Ketten auch für Pkws notwendig
"Die Bergstraßen sind
derzeit tiefwinterlich, Schwerfahrzeuge kommen vielfach nur mit Ketten weiter",
so ein Sprecher des ÖAMTC. Auf der Hochkönig Bundesstraße und der
Gaisbergstraße mussten sogar bei Pkw Ketten angelegt werden. Die Pass
Gschütt Bundesstraße war am Dienstagvormittag bei Oberscheffau (Tennengau)
wegen hängen gebliebener Lkw gesperrt, und auch die B311 zwischen Saalfelden
und Maishofen war nach einem Unfall vorübergehend gesperrt.
Wegen des Neuschnees und des starken Nordwestwindes herrscht im gesamten
Bundesland Lawinenwarnstufe 3 (erheblich). Besonders in den Nordalpen sind
auch größere Selbstauslösungen möglich. Die Problemzonen liegen im
eingewehten Steilgelände sowie in steilen Rinnen und Mulden. Durch den
raschen Temperaturanstieg dürfte morgen die Gefahr sogar noch ansteigen.
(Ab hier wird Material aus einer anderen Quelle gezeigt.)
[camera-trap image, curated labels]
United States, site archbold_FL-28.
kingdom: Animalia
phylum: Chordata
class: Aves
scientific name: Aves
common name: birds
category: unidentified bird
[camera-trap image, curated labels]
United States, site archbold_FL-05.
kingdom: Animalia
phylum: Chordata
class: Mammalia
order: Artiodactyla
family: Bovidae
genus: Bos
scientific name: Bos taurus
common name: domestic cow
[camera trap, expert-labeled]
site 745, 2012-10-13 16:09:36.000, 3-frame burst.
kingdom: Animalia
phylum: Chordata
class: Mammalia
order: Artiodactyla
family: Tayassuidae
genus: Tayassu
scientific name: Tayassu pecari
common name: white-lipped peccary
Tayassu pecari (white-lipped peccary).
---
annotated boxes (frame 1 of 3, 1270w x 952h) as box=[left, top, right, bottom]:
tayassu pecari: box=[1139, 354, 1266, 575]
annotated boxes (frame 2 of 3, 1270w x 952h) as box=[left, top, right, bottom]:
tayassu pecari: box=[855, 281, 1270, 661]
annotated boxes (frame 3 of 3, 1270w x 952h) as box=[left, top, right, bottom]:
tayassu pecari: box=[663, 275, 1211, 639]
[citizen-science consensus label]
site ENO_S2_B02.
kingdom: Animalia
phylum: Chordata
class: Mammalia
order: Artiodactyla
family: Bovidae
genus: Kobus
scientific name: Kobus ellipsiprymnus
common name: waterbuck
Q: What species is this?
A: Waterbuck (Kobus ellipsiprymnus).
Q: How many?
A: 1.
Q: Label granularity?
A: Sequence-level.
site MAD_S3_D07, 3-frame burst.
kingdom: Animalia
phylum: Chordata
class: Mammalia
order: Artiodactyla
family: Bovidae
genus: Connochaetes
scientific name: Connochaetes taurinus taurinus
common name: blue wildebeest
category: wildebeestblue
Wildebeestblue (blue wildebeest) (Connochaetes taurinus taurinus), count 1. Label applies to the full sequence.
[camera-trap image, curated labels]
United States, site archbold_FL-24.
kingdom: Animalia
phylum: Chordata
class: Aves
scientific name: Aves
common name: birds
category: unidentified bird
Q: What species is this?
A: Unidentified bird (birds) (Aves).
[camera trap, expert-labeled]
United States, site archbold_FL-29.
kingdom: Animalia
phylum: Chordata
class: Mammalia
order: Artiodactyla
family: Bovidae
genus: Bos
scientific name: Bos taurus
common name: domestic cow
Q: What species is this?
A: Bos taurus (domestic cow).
Ab Mittwoch dreht laut Niedermoser die Strömung auf West, so dass deutlich
mildere Atlantikluft kommt. Am Wochenende müsse zwar wieder mit einer
Störung gerechnet werden, die Schneefallgrenze werde aber dann bei etwa
1.500 Meter liegen. In den Niederungen gebe es nun Temperaturen, die der
Jahreszeit entsprechen, nämlich zehn Grad plus oder mehr, so der
Meteorologe, dessen Angaben zufolge dies der letzte Wintereinbruch gewesen
sein dürfte.
Chaos auch in Tirol
Neuschnee hat am Dienstagvormittag neuerlich
für Verkehrsbehinderungen auf Straßen in Teilen Nordtirols gesorgt. Auf
mehreren Verbindungen am Fernpass und im Unterland bestand Kettenpflicht für
alle Fahrzeuge. Meldungen über Unfälle lagen nach Angaben der Polizei
zunächst nicht vor.
Betroffen war der "Katzenberg" südlich von Reutte im Außerfern. Am Achenpass
und auf der Verbindung zwischen Jenbach und Maurach musste ebenfalls
Kettenpflicht verhängt werden. Probleme meldete die Polizei außerdem auf der
Eibergbundesstraße bei Söll, wo das Kettengebot für Fahrzeuge ab 3,5 Tonnen
galt. Eine Wetterbesserung wurde für den Nachmittag erwartet.